▸ EXTRAIT:
********

La Conspiration Hongroise est un roman érudit, truffé de précisions tant historiques que culturelles et politiques harmonieusement intégrées au récit.
Présentation Éditeur
Paris, printemps 1909. L’inspecteur Lerouet est confronté à un cadavre anonyme retrouvé poignardé en pleine rue, l’obligeant à faire appel à son vieil ami Hippolyte Salvignac et à Léopoldine, sa compagne, artiste peintre à la sensualité débordante. Au fil de leurs investigations, ce trio d’enquêteurs exhume un mystérieux complot politique aux ramifications internationales, alors que se multiplient les assassinats dans la communauté des artistes hongrois exilés en France. Au moment même où Clemenceau perd le pouvoir, réussiront-ils à sauver l’Europe de la catastrophe ? Leurs aventures vont les mener jusqu’à la Vienne de Klimt et de Freud, à la découverte de la capitale de toutes les audaces intellectuelles et artistiques de la Belle Epoque, où se cache la clé de l’énigme.

********

▸ JEU DE DONNÉES:
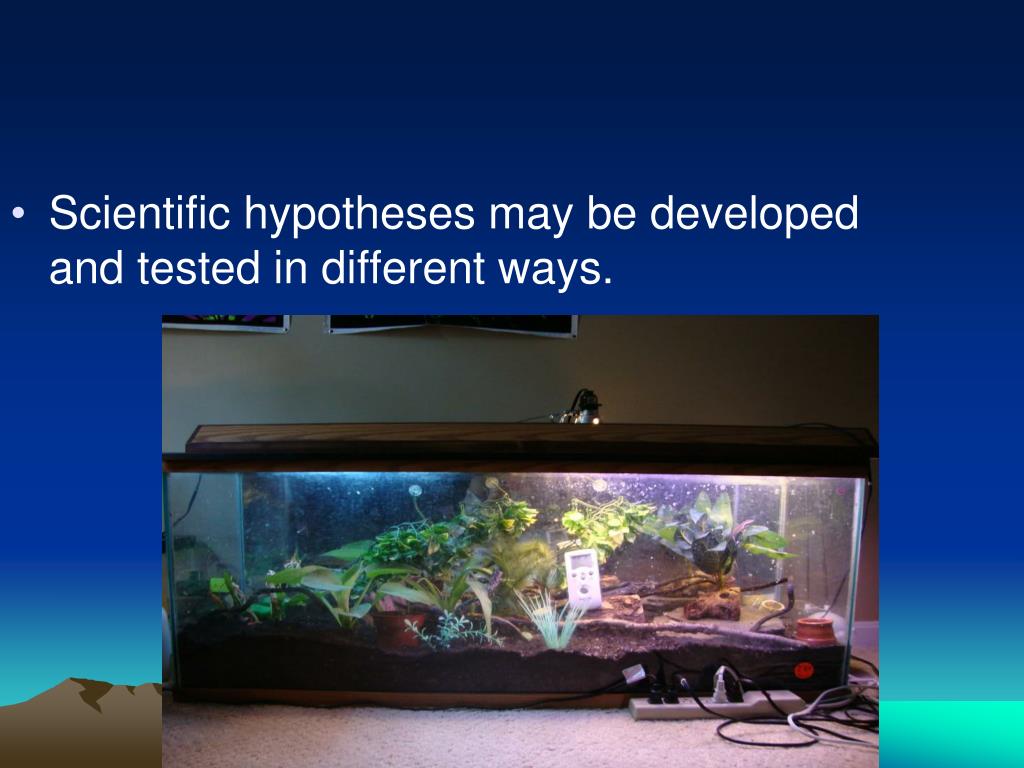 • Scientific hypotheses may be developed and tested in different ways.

********

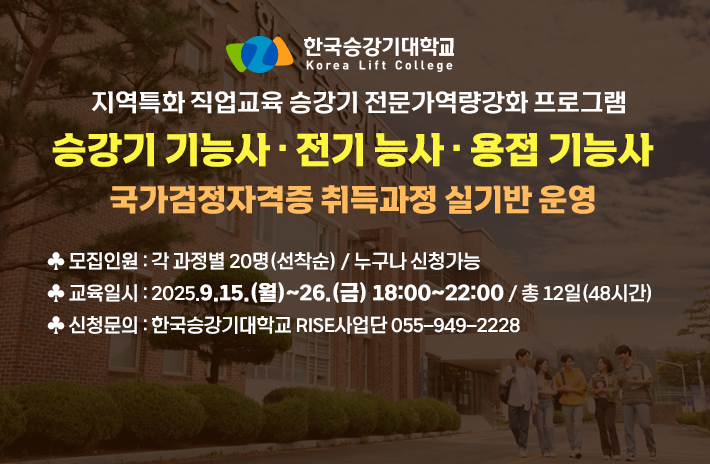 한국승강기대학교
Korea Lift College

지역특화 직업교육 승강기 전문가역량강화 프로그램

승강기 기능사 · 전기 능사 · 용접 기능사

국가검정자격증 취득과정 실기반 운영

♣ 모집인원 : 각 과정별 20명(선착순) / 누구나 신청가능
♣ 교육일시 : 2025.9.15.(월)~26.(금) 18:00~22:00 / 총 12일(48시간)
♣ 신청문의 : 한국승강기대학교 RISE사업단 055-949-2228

********

▸ CONSIGNE:
Poursuivez la présentation du roman La Conspiration Hongroise à partir de sa dernière phrase.

▸ RÉPONSE:
L'avis de Cathie L.
La Conspiration Hongroise a été publié par les éditions De Borée le premier trimestre 2021. La plume de Philippe Grandcoing est élaborée sans être précieuse, utilisant un vocabulaire varié et recherché, des tournures de phrases bien construites, conférant au roman son style musical et cultivé inimitable :
« Même si Marie, sa vieille cuisinière, n’était plus aussi alerte qu’auparavant, elle continuait à régner sur ses fourneaux, ne transmettant qu’avec parcimonie ses secrets culinaires à la jeune servante qui la secondait désormais. L’élaboration du menu avait fait l’objet d’âpres négociations, le maître des lieux tenant à épater ses convives, tandis que Marie rappelait les impératifs de l’approvisionnement et les contraintes horaires. En définitive, et comme toujours, il était obligé de passer sous les fourches caudines de la domesticité. Mais il prenait sa revanche en choisissant en monarque absolu les vins qui accompagneraient les plats. » (Page 56).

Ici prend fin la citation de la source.